Vu la procédure suivante :

Mme A… C…, veuveB…, a demandé au tribunal administratif de Lyon d’annuler la décision du 20 décembre 2011 par laquelle le ministre de la défense a rejeté sa demande présentée, en qualité d’ayant droit, tendant au bénéfice de la loi n° 2010-2 du 5 janvier 2010 relative à la reconnaissance et à l’indemnisation des victimes des essais nucléaires français.
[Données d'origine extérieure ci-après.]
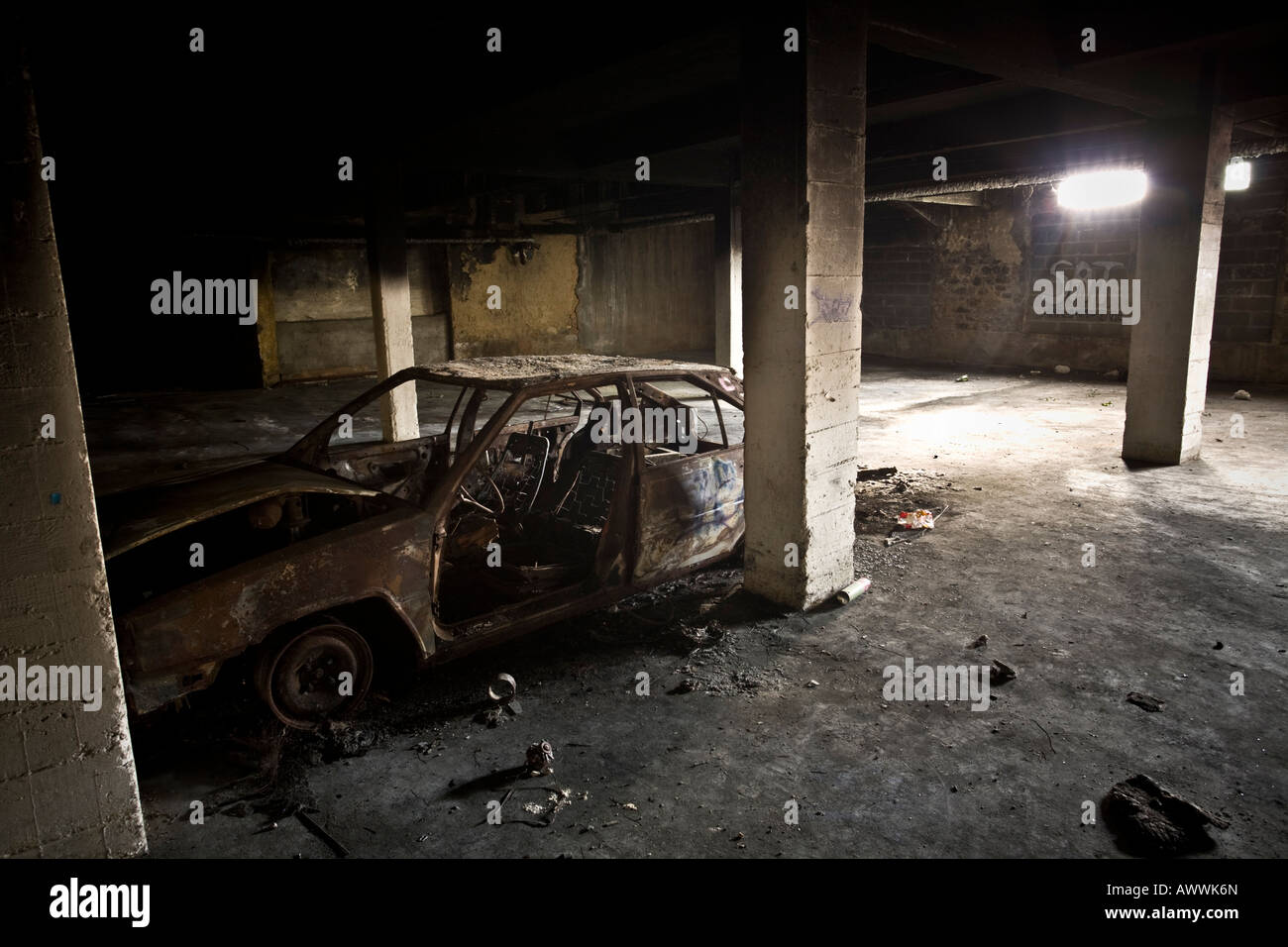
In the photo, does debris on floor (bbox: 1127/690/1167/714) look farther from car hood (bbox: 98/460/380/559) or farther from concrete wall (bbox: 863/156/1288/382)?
concrete wall (bbox: 863/156/1288/382)

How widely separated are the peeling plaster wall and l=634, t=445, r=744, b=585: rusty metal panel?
12662 mm

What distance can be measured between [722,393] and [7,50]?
3867 mm

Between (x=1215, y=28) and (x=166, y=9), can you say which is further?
(x=1215, y=28)

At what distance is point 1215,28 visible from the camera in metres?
5.60

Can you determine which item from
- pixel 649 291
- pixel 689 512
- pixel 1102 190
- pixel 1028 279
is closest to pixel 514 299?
pixel 649 291

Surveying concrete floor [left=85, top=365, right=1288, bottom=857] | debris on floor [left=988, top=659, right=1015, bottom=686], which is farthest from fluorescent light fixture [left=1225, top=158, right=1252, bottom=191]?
debris on floor [left=988, top=659, right=1015, bottom=686]

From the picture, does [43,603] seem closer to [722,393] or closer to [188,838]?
[188,838]

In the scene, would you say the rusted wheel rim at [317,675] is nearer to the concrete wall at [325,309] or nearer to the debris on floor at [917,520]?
the debris on floor at [917,520]

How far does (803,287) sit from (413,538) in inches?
96.1

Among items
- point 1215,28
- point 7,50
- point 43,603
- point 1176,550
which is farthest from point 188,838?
Result: point 1215,28

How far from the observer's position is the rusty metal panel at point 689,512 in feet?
14.8

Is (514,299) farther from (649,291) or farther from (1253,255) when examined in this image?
(1253,255)

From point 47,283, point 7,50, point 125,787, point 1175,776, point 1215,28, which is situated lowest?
point 1175,776

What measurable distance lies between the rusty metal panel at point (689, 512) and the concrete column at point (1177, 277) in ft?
17.2
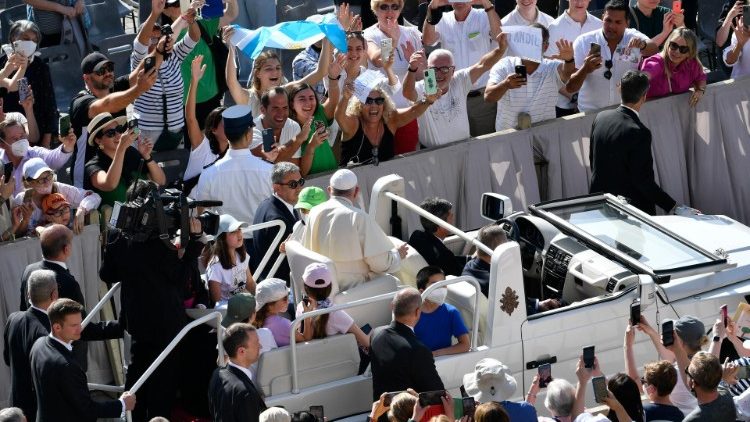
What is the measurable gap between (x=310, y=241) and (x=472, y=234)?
1454 mm

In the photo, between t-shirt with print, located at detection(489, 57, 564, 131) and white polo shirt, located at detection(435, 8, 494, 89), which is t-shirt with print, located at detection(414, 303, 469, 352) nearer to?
t-shirt with print, located at detection(489, 57, 564, 131)

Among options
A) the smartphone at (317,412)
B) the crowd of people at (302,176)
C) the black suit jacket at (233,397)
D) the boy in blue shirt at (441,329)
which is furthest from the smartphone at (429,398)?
the boy in blue shirt at (441,329)

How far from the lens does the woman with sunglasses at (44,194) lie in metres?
11.7

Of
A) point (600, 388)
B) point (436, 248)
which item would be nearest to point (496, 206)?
point (436, 248)

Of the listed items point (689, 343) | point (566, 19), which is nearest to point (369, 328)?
point (689, 343)

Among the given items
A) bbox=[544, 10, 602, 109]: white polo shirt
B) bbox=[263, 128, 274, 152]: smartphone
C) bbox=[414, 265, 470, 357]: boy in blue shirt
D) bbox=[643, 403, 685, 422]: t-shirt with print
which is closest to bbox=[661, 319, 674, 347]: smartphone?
bbox=[643, 403, 685, 422]: t-shirt with print

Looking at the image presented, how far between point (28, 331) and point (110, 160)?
2.25 meters

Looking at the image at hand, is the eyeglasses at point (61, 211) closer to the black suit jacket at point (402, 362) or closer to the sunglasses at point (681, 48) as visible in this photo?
the black suit jacket at point (402, 362)

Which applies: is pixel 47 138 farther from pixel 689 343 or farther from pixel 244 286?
pixel 689 343

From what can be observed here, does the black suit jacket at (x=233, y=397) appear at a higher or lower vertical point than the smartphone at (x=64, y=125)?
lower

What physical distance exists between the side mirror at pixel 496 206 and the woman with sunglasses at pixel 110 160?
2708 millimetres

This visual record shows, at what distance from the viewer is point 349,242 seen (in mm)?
10664

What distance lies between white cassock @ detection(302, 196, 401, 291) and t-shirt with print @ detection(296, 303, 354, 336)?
347mm

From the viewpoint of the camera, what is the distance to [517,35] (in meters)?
14.0
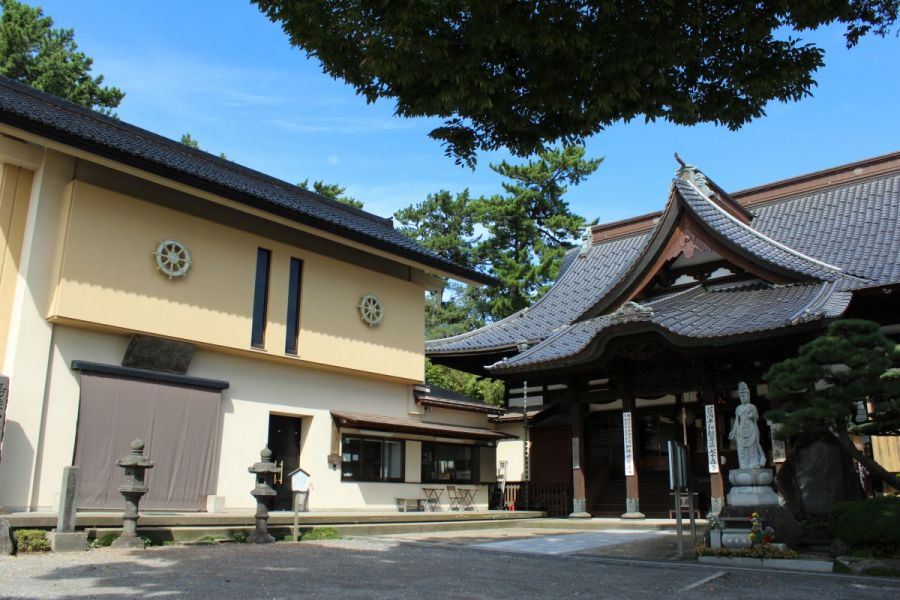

Par un jugement n° 1201634 du 4 juin 2014, le tribunal administratif de Lyon a décidé, avant de statuer sur sa demande, de faire procéder à une expertise médicale.

Par un arrêt n° 14LY02469 du 12 mars 2015, la cour administrative d’appel de Lyon a annulé ce jugement.

Par un pourvoi sommaire, un mémoire complémentaire et un mémoire en réplique, enregistrés les 12 mai, 12 août 2015 et 7 avril 2016 au secrétariat du contentieux du Conseil d’Etat, Mme C… demande au Conseil d’Etat :

1°) d’annuler cet arrêt ;

2°) réglant l’affaire au fond, de rejeter le recours présenté par le ministre de la défense ;

3°) de mettre à la charge de l’Etat le versement de la somme de 3 500 euros au titre de l’article L. 761-1 du code de justice administrative.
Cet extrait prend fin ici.